**Aim of the exercise**
Send back all the data below, exactly as given.

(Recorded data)
——

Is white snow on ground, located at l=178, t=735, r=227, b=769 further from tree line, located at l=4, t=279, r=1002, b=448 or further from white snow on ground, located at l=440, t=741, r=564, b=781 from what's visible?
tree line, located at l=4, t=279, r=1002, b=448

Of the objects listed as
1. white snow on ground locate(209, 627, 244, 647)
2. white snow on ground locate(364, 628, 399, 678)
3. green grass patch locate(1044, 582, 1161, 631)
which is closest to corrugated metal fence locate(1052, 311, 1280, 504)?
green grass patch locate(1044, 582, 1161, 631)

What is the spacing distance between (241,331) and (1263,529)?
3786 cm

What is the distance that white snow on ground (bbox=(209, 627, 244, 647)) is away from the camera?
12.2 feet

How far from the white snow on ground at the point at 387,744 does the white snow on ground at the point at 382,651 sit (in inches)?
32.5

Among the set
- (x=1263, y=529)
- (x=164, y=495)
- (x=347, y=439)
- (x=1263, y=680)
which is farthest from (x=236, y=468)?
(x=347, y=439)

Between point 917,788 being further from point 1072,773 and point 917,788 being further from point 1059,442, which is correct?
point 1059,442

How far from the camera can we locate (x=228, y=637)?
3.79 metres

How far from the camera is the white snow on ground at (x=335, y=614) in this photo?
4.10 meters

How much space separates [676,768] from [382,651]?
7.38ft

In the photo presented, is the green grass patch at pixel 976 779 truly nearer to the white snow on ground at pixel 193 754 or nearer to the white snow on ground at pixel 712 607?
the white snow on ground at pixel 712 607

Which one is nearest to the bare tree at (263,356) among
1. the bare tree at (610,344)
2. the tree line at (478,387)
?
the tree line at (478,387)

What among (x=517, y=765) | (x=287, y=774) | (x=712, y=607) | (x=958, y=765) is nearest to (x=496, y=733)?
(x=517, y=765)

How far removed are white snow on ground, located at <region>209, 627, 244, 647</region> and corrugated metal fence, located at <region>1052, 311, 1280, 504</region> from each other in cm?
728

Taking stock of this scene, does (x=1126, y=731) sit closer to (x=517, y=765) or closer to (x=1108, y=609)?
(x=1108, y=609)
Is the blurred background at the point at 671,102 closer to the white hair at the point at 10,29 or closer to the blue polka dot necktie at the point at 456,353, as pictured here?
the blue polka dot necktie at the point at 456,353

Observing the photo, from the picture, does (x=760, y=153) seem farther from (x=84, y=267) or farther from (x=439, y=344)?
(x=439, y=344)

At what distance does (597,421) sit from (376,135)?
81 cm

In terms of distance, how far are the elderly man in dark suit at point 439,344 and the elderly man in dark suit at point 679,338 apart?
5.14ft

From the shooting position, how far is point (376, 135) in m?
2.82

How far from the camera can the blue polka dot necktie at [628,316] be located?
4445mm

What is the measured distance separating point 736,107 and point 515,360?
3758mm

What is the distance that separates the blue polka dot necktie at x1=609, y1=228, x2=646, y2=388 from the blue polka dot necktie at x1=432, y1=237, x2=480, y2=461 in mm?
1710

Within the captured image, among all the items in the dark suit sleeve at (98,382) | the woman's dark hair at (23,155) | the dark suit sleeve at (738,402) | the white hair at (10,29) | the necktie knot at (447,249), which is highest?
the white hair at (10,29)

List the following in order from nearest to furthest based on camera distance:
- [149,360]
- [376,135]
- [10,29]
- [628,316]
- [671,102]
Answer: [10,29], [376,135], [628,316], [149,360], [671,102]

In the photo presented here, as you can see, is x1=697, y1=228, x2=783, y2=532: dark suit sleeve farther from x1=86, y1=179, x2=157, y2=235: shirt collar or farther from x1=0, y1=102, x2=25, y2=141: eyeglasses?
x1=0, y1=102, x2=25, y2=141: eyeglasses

——

**Finished exercise**
Is white snow on ground, located at l=178, t=735, r=227, b=769 further from tree line, located at l=4, t=279, r=1002, b=448 or further from white snow on ground, located at l=440, t=741, r=564, b=781 from what's visible?
tree line, located at l=4, t=279, r=1002, b=448

Of the objects listed as
1. white snow on ground locate(209, 627, 244, 647)
2. white snow on ground locate(364, 628, 399, 678)
3. green grass patch locate(1044, 582, 1161, 631)
which is closest to corrugated metal fence locate(1052, 311, 1280, 504)?
green grass patch locate(1044, 582, 1161, 631)

What is the spacing distance between (241,331) and (1263,529)?
3786 cm

What is the distance that white snow on ground (bbox=(209, 627, 244, 647)) is away from the camera?
12.2 feet

How far from the white snow on ground at the point at 387,744 does the white snow on ground at the point at 382,651 sit (in inches)?
32.5

Among the set
- (x=1263, y=529)
- (x=164, y=495)
- (x=347, y=439)
- (x=1263, y=680)
which is farthest from (x=236, y=468)?
(x=347, y=439)

Between point 917,788 being further from point 1072,773 and point 917,788 being further from point 1059,442, which is correct?
point 1059,442

How far from the camera can we locate (x=228, y=637)?
3.79 metres

How far from the camera is the white snow on ground at (x=335, y=614) in this photo?
4.10 meters

How much space separates [676,768] from [382,651]?
7.38ft

In the photo presented, is the green grass patch at pixel 976 779 truly nearer to the white snow on ground at pixel 193 754 or nearer to the white snow on ground at pixel 712 607?
the white snow on ground at pixel 712 607

Which one is nearest to the bare tree at (263,356) among
1. the bare tree at (610,344)
2. the tree line at (478,387)
?
the tree line at (478,387)

What among (x=517, y=765) | (x=287, y=774) | (x=712, y=607) | (x=958, y=765) is nearest to (x=496, y=733)?
(x=517, y=765)

How far removed are white snow on ground, located at <region>209, 627, 244, 647</region> and corrugated metal fence, located at <region>1052, 311, 1280, 504</region> from each other in cm?
728

Taking stock of this scene, does (x=1126, y=731) sit closer to (x=517, y=765) or closer to (x=1108, y=609)?
(x=1108, y=609)
Is the blurred background at the point at 671,102 closer to the white hair at the point at 10,29 or closer to the blue polka dot necktie at the point at 456,353, as pictured here?
the blue polka dot necktie at the point at 456,353

Observing the photo, from the picture, does (x=760, y=153) seem farther from (x=84, y=267) or farther from (x=439, y=344)?
(x=439, y=344)

At what distance does (597,421) sit from (376,135)?
81 cm

In terms of distance, how far are the elderly man in dark suit at point 439,344 and the elderly man in dark suit at point 679,338 apart?
5.14ft

From the shooting position, how far is point (376, 135) in m?
2.82

How far from the camera can the blue polka dot necktie at [628,316] be located?
4445mm

What is the measured distance separating point 736,107 and point 515,360?
3758mm

What is the distance that separates the blue polka dot necktie at x1=609, y1=228, x2=646, y2=388 from the blue polka dot necktie at x1=432, y1=237, x2=480, y2=461 in mm?
1710

Within the captured image, among all the items in the dark suit sleeve at (98,382) | the woman's dark hair at (23,155) | the dark suit sleeve at (738,402) | the white hair at (10,29) | the necktie knot at (447,249), which is highest?
the white hair at (10,29)

List the following in order from nearest to furthest based on camera distance:
- [149,360]
- [376,135]
- [10,29]
- [628,316]
- [671,102]
Answer: [10,29], [376,135], [628,316], [149,360], [671,102]

In the photo presented here, as you can see, is x1=697, y1=228, x2=783, y2=532: dark suit sleeve farther from x1=86, y1=179, x2=157, y2=235: shirt collar or farther from x1=0, y1=102, x2=25, y2=141: eyeglasses?
x1=0, y1=102, x2=25, y2=141: eyeglasses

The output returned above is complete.